As a final important direction for advocacy, current global movements towards patient-centered care mean greater involvement of various actors such as the public, patients, family and the community in research as well as the organization and delivery of care [33]. Inclusion of peer-led programs as well as care coordinators may address some structural barriers to integrated care. However, limited inclusion of structurally marginalized patients, families, and caregivers in the organization and delivery of care may perpetuate inequities between groups [34]. Hence, it is critical to develop and promote inclusive strategies that leverage patient and family groups with living experiences of structural marginalization to dismantle inequities related to current health care contexts.

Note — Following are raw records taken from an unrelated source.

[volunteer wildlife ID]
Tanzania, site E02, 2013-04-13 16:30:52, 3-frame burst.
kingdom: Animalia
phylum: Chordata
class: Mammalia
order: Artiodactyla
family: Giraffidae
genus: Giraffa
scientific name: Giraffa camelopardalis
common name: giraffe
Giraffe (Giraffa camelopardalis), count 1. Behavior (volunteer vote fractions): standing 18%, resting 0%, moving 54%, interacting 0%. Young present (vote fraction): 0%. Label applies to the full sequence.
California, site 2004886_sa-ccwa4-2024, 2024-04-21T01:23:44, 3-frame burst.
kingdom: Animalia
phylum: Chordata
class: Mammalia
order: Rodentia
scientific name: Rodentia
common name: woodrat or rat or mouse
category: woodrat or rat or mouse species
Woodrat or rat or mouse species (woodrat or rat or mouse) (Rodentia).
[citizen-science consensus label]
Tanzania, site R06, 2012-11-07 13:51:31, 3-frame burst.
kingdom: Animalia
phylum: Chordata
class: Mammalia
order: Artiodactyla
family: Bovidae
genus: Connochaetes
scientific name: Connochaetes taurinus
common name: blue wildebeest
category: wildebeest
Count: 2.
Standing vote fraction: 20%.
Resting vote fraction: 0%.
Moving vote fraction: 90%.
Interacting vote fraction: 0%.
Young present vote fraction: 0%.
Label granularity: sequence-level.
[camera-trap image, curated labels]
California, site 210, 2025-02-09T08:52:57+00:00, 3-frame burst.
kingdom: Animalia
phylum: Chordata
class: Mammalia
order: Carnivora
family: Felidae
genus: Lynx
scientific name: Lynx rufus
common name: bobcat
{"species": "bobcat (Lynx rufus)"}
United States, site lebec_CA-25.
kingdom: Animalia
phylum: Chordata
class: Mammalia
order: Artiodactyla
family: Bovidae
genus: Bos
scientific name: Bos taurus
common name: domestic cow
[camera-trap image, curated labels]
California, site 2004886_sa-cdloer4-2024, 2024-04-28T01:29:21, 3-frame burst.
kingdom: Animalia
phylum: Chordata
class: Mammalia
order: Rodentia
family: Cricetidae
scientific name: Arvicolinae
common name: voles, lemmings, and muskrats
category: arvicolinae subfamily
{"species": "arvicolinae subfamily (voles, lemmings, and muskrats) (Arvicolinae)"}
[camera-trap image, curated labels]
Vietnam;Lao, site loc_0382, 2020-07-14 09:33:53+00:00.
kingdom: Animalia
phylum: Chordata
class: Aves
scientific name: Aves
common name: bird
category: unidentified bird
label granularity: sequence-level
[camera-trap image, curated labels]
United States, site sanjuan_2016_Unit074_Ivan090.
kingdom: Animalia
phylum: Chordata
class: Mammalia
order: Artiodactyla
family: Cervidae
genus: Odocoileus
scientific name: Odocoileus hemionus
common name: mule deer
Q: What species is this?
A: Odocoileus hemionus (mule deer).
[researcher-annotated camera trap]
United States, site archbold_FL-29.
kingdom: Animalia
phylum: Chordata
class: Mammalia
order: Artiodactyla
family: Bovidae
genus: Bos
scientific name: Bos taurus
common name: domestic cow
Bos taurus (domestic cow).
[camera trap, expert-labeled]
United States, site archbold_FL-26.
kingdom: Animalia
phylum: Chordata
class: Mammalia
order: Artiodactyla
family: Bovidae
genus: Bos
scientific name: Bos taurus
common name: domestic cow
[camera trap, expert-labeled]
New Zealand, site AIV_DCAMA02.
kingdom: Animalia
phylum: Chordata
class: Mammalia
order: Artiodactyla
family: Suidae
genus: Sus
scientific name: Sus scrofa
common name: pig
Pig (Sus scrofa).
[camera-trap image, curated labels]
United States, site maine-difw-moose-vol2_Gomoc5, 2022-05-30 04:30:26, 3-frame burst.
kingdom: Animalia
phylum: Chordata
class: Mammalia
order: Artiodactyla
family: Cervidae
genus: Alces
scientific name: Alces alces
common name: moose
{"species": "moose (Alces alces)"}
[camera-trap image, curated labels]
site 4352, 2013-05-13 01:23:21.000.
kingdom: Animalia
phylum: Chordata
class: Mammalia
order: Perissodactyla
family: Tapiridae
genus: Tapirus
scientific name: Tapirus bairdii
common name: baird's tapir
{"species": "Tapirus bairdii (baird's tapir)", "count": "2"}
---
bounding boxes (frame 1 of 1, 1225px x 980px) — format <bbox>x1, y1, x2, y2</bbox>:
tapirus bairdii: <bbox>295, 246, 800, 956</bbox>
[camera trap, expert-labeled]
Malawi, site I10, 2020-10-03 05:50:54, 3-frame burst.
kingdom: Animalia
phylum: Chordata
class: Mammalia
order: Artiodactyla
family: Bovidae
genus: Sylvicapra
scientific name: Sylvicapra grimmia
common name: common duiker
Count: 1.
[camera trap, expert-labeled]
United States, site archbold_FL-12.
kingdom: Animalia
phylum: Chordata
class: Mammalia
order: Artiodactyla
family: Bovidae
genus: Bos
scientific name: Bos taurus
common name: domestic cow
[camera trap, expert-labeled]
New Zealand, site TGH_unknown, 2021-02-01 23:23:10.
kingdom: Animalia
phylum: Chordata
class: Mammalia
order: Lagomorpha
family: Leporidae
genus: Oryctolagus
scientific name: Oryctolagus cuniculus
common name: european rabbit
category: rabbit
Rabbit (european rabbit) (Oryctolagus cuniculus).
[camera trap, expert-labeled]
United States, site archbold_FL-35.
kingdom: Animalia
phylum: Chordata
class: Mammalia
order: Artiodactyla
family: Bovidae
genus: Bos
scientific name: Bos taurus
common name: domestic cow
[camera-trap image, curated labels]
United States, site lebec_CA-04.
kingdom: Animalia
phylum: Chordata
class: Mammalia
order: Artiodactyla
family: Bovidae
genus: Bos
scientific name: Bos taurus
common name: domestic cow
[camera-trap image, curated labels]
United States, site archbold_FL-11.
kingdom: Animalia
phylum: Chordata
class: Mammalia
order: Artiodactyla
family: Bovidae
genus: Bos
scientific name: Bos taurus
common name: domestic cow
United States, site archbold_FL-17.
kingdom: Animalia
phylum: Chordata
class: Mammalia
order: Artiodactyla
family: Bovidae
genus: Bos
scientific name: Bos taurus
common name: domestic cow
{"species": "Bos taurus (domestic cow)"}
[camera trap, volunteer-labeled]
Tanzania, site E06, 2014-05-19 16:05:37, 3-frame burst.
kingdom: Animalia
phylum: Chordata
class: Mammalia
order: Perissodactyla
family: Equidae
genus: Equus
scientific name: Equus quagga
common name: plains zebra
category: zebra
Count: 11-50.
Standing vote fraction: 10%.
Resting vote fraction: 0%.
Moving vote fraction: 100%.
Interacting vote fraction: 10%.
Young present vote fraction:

Second, we suggest that integrated care community members invest in equity-focused approaches to implementation science for EPIC models of care. Although theories, models and frameworks of implementation science that focus on health equity are emerging [4, 35, 36, 37], little attention has been paid to social theory that articulates the implications of concepts such as colonialism and intersectionality for the theory and practice of implementing EPIC models of care [38]. Building the literature on equity-focused implementation science specifically for EPIC models of care will bring distinct lines of implementation research together in service of social justice and health equity.
Third and finally, we suggest that integrated care researchers invest in novel approaches to measuring the equity-related effects of integrated models of care. It is well understood that health systems must measure specific health inequities if they are to monitor progress in addressing those inequities [39]. However, health inequities have not been a common metric of progress in the area of integrated care [40, 41]. In a 2017 systematic review, Sunderji et al [42] synthesized 148 unique measures of integrated care with only three equity-focused measures identified, namely, (a) care provision responds to disadvantaged client populations, (b) client barriers in accessing care, and (c) provider attitudes to mental health. Building on this past work, we suggest that further work is needed to better understand measurement strategies, measurement frameworks and indicators of equity in the field of integrated care.
Conclusion
All over the globe, integrated care systems are increasingly supporting the improvement of community and population health. We contend that specific attention to health inequities is necessary to adequately address social justice and promote equity in access to and outcomes of integrated care. A clear definition of EPIC provides a basis for shared understanding of this concept and a foundation for advocacy, research, policy, and practice to advance equity centered integrated care for all.
Competing Interests
The authors have no competing interests to declare.